CPM (cost-per-thousand impressions): CPM is the bid you pay per one thousand views (impressions) when running ads. Selecting viewable CPM bidding ensures that you only pay when your ads are seen.

Conversion rate (CVR): Measuring how many website visitors get converted into leads is a valuable and tangible metric that defines your digital marketing success. Whether your goal is to gather useful information about your website visitors and potential customers or convert site visits into sales, monitoring your conversion rates can give you great insight as to what particular aspects of your digital marketing campaign will deliver the best results.

Average time on site: You can measure how well you are engaging with your targeted website visitors by how long their average times during each visit to your site is. This is important for gauging what content is relevant and will drive results from site visitors, gaining their valuable trust, and eventually increase these levels of trust into something that would finally entice them to convert.

Cost per acquisition (CPA): Most commonly used for conversion-driven campaigns, cost-per-acquisition is the amount of cost that it takes to close a sale on your site. The formula for CPA is total campaign cost/conversions.
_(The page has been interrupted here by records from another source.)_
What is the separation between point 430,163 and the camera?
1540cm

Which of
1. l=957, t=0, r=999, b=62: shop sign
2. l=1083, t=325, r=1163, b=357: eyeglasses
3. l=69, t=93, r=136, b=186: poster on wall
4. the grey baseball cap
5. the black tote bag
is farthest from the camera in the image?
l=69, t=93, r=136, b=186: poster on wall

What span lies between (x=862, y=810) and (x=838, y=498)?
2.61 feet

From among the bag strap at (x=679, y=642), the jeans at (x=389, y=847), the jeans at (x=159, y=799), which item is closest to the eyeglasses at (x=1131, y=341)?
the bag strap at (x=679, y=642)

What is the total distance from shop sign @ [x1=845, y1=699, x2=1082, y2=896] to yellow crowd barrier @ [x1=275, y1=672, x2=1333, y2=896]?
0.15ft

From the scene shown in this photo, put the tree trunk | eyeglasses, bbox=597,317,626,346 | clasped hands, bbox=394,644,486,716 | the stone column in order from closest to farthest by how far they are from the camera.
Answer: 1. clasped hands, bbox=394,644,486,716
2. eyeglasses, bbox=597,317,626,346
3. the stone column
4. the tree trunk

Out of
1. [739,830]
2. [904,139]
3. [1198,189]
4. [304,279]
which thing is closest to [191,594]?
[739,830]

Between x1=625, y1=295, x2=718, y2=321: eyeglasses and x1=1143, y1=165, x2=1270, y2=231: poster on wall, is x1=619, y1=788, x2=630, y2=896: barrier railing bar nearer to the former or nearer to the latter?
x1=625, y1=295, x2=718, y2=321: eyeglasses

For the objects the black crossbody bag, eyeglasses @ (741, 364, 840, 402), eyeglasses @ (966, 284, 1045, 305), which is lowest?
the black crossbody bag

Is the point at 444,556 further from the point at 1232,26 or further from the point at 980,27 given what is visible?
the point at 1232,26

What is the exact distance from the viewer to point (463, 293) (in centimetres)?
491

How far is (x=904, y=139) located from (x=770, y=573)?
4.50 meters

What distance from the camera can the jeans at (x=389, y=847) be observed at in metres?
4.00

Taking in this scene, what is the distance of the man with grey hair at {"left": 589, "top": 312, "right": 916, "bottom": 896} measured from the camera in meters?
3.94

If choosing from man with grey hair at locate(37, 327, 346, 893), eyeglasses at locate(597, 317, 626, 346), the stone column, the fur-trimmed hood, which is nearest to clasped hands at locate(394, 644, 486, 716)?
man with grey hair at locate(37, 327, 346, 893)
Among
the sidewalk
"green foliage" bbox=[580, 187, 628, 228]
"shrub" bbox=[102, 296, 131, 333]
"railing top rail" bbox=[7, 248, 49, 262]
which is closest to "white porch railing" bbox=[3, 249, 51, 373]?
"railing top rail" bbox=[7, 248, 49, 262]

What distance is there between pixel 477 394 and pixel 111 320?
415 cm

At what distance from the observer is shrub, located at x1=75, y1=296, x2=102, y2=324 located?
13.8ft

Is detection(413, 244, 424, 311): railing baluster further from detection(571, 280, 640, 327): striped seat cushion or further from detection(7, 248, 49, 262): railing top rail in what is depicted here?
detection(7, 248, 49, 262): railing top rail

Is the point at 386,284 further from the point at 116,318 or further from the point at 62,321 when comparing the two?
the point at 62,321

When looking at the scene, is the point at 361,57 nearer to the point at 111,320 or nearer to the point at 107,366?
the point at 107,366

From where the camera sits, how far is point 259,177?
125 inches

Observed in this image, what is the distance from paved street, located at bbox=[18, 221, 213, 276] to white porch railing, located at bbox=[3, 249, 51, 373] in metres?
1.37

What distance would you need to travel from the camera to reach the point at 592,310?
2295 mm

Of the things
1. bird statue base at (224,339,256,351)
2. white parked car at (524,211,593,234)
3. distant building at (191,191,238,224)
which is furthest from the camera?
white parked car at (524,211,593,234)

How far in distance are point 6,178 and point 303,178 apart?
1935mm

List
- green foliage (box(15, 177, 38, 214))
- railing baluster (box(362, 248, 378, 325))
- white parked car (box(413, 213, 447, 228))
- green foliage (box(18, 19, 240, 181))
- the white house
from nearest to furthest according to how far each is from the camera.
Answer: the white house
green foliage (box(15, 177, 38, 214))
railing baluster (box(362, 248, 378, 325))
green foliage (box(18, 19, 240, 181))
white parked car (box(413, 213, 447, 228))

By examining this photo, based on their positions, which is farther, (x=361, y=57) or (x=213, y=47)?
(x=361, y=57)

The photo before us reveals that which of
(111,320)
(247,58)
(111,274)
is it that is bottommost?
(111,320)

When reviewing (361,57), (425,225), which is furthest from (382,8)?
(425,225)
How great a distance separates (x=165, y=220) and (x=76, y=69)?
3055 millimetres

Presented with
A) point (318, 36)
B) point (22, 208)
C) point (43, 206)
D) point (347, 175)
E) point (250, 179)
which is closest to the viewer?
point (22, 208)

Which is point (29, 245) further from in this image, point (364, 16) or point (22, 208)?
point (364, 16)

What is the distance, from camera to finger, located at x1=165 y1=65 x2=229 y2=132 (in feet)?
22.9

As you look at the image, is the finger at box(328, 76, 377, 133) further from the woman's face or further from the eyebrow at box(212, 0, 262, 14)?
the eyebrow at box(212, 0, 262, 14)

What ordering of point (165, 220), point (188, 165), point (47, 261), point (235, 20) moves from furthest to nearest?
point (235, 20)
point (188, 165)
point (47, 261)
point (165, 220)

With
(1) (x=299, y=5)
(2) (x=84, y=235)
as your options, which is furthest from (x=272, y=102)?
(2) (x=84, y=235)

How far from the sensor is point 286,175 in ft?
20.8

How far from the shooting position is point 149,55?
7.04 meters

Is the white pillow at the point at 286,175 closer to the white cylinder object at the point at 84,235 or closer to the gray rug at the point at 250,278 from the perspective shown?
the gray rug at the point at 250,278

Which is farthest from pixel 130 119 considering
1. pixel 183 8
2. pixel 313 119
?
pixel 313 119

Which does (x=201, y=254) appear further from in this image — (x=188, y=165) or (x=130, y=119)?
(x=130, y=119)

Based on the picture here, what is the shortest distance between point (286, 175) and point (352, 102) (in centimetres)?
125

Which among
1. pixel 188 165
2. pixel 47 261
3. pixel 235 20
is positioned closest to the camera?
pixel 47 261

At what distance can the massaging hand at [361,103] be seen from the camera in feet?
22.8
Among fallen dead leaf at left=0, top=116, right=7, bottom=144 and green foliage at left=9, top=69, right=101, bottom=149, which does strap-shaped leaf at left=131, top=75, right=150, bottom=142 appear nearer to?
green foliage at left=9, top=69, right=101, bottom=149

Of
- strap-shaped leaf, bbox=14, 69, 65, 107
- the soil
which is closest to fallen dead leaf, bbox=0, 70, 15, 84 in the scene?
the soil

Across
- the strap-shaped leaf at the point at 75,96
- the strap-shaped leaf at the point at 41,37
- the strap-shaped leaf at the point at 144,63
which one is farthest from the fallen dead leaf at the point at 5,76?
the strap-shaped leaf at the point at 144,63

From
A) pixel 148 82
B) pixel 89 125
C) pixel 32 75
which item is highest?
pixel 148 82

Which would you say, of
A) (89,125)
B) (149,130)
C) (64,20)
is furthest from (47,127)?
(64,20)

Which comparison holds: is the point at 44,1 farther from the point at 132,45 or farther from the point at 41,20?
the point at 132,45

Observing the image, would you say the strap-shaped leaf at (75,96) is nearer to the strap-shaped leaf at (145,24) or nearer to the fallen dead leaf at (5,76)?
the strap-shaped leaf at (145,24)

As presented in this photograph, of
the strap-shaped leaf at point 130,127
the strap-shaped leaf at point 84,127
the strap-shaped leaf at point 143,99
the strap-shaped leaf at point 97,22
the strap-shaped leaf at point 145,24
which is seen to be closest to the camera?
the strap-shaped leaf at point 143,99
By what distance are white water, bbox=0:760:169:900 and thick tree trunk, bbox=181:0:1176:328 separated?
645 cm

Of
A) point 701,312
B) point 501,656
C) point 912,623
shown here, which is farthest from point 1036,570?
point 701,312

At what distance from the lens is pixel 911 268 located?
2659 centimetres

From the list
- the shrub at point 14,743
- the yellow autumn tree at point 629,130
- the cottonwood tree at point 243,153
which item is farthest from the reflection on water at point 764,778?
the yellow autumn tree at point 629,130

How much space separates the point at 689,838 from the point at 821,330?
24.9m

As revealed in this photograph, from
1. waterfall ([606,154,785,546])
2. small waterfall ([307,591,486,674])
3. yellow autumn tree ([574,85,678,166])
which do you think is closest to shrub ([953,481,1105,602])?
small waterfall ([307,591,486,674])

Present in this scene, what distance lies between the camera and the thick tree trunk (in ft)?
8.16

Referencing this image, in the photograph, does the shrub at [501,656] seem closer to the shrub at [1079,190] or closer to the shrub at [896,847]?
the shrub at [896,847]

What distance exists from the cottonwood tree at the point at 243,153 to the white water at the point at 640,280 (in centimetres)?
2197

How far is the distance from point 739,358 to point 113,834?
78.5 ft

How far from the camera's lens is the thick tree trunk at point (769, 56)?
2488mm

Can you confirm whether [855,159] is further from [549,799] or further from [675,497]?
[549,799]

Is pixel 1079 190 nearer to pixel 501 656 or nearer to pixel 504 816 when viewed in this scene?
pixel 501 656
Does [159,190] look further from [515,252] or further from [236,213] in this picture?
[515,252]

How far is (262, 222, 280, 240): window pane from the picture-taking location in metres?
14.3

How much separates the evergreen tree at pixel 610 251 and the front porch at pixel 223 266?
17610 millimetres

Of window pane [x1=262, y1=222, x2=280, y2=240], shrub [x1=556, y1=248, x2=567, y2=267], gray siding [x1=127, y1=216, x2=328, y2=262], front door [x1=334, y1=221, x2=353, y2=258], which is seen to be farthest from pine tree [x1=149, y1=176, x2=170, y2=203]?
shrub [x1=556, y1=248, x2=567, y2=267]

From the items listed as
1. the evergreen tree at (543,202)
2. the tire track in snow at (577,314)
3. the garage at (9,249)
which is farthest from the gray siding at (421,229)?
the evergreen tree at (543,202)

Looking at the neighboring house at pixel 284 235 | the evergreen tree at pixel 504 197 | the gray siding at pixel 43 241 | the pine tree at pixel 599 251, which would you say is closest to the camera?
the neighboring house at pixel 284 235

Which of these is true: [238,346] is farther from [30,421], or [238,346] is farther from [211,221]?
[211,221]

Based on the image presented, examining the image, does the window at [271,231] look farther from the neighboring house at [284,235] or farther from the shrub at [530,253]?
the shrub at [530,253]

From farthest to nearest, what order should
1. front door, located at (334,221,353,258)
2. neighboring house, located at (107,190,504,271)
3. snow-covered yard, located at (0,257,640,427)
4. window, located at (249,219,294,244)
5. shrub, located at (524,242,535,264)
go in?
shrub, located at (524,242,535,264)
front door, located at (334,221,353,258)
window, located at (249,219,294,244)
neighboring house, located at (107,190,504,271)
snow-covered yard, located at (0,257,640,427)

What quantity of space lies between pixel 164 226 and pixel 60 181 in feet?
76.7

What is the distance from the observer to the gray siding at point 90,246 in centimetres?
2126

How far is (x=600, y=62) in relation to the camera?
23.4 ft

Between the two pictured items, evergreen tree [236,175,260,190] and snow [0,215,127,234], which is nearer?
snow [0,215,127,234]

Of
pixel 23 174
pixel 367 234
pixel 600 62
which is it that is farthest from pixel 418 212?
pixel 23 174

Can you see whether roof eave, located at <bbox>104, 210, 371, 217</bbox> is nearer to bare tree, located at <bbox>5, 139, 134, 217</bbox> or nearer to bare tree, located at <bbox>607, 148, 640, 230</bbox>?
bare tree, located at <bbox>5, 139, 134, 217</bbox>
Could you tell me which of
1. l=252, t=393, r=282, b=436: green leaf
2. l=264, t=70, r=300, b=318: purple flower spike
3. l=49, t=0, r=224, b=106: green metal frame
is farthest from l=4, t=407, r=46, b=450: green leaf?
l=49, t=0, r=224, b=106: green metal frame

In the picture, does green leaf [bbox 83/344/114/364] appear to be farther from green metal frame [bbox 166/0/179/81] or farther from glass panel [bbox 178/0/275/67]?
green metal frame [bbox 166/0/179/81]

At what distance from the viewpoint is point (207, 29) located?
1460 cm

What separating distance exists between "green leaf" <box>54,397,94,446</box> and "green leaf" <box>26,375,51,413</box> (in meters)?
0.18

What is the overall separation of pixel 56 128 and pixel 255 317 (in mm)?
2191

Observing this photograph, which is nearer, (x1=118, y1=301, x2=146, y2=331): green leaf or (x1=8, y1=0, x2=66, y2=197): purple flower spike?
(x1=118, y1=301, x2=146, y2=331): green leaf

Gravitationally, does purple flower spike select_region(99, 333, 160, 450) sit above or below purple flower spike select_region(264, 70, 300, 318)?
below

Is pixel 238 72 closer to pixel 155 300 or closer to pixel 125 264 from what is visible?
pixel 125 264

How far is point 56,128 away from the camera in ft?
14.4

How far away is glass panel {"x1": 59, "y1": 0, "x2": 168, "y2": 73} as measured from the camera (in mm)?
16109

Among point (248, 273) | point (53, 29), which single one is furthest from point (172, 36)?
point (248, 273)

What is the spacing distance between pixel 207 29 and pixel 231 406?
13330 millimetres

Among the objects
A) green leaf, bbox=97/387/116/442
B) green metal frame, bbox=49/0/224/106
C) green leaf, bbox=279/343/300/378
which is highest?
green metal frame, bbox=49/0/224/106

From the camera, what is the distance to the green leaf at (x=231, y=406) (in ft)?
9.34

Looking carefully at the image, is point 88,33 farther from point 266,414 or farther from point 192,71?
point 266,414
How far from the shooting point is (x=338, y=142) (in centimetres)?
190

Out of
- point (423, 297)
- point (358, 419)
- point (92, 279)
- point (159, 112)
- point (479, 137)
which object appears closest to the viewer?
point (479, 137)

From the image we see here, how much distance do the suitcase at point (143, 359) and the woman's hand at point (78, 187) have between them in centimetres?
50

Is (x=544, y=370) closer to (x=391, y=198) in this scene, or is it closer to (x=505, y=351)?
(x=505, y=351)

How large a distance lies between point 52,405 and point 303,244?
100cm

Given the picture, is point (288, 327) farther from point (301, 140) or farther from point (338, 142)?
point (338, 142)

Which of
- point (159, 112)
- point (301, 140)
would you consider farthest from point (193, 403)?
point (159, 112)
In most digital advertising platform, this metric can help algorithms optimize campaigns for cost per action/acquisition.

Return on investment (ROI): Return on investment can be aptly measured by the website traffic that is eventually converted into new paying customers. This metric will also help you identify which area in your digital marketing campaign is driving sales and revenue.

Cost to acquire a customer (CAC): ROI is measured by the number of new paying customers for a given period. The value for acquiring these new customers, on the other hand, is defined by getting the total of your marketing and sales costs for a particular period divided by how many new paying customers were generated during that same period.


Determining what’s important

So, what KPIs should you track? There is a seemingly infinite number of digital advertising KPIs, and it can be easy to end up tracking everything, learning nothing, and not knowing what is important. Often, teams will overcompensate for a lack of data by building out an epic spreadsheet, complete with bells and whistles and more KPIs than you can shake a stick at…only to realize it’s too time-consuming to keep updated and too overwhelming to learn from.

Instead, it’s best to focus only on the KPIs that are relevant to your company, your team, and your current projects. If I had to focus on just one thing, what would it be?

More leads: You don’t just want any new leads, you want the right ones. So, you may also want to track how many of those new leads are likely to purchase your product (marketing qualified leads) and whether those leads stick around (churn rate).

More Sales: Sales are great, but you want to make sure those new customers stick around (churn rate). Moreover, you probably want to know how much these sales earn your company over time (customer lifetime value).


Start with the right KPIs and metrics

These days, most marketers are swimming in more data than they can handle. The problem is that data without context means nothing and prioritizing the right digital advertising KPIs and metrics is a vital start to measuring your marketing efforts with accuracy.

First, define your campaign objectives and goals and then assign the right KPIs that enable you to measure success. Next, identify the metrics that provide the data your KPIs need and filter out anything else. Don’t get bogged down in data that’s irrelevant to the core goals of your campaigns. Everything but the essential data is a distraction.